A redefinition of integrated water resource management (IWRM) is required, both in focus (generally perceived in terms of allocating blue-water resources) and scale (generally perceived in terms of water-resource management at the basin scale). The focus should be redirected from a blue-water perspective toward considering the full water balance as “manageable,” including vapor flow, or green-water flow. Because rain-fed agriculture will have to continue bearing the largest burden of generating food for growing populations in developing countries, the scale of focus should more prominently focus on the smaller catchment or watershed scale, which corresponds better to the scale relevant to the farmer.

It is often argued that the freshwater crisis can be solved through virtual water trading, that is, food can be produced in regions with excess fresh water and exported to water-scarce regions, which already occurs, primarily in arid countries (e.g., the Middle East). Certainly, food trade will continue to play an important role in meeting the growing demand for food. Our analysis, however, is based on the current situation, with a very small portion of world food production (5–10%) being traded on the international market and the low purchasing power among communities in countries facing the largest growth in food demand.

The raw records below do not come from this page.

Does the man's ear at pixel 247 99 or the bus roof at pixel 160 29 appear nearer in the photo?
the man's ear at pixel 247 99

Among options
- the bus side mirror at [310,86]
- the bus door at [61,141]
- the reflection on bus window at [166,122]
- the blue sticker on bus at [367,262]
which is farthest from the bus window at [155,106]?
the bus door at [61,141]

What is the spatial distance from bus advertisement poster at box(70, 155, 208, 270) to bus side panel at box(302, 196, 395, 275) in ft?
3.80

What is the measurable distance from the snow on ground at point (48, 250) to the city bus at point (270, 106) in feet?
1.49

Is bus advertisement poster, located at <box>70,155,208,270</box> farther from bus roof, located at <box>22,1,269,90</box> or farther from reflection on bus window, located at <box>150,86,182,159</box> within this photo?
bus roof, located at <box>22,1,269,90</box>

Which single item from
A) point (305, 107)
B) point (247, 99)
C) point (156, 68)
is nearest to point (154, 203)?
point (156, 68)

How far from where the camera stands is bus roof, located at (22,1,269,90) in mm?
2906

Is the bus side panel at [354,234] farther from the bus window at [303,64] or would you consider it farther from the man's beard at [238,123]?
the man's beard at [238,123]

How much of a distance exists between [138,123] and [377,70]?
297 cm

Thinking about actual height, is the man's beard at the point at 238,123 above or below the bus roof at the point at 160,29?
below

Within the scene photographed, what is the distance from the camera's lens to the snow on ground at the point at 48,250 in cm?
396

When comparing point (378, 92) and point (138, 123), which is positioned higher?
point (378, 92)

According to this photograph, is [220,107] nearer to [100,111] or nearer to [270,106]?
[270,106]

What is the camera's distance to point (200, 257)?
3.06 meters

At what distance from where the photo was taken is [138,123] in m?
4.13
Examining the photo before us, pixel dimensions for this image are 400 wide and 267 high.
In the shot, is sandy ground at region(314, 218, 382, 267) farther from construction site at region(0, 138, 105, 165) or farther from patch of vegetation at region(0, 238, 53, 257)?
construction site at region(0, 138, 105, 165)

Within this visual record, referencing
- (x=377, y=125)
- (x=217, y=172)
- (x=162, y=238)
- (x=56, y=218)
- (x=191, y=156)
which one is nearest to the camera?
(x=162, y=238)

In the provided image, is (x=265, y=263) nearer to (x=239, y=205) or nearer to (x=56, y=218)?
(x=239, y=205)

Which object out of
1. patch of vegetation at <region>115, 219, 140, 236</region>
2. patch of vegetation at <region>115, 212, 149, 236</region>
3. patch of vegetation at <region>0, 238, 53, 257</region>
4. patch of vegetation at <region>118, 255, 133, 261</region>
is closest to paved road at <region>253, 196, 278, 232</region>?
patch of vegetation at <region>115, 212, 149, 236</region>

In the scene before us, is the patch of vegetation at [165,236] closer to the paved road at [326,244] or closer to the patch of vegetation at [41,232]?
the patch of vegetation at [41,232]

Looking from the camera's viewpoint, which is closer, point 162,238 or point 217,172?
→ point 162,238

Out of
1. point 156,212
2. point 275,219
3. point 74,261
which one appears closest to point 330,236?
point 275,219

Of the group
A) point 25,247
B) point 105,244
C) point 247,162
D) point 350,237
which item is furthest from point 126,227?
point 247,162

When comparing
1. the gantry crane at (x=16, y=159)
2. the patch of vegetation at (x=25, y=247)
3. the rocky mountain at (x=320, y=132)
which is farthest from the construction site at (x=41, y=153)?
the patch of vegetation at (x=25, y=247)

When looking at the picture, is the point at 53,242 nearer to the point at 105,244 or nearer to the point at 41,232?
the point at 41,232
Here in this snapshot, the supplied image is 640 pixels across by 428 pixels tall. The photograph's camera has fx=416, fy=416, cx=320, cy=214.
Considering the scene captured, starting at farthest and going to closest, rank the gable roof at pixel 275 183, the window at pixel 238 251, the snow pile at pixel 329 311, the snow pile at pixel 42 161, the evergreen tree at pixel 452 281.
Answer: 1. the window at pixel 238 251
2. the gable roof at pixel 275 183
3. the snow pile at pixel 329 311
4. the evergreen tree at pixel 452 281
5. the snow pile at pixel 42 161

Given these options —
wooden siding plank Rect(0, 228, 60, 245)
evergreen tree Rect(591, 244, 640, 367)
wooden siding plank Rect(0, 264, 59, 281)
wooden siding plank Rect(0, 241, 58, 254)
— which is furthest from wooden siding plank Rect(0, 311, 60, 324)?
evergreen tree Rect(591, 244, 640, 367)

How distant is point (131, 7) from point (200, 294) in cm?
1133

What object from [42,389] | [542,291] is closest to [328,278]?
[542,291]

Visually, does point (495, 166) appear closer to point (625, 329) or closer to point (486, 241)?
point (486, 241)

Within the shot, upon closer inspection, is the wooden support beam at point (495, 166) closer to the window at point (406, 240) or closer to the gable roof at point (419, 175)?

A necessary conceptual advancement of IWRM, is to incorporate land use, that is, to emphasize integrated land and water resource management (ILWRM). A land-use decision is also a water decision. Currently, IWRM plans are implemented at the country level, in line with the plan of implementation from the World Summit for Sustainable Development (WSSD) in Johannesburg in 2002. It is urgent that the “L” in IWRM be incorporated in strategic planning of water for livelihoods and sustainability, since evidence clearly shows that the freshwater legacy of the past is definitely inadequate to enable us to face the challenges ahead of us.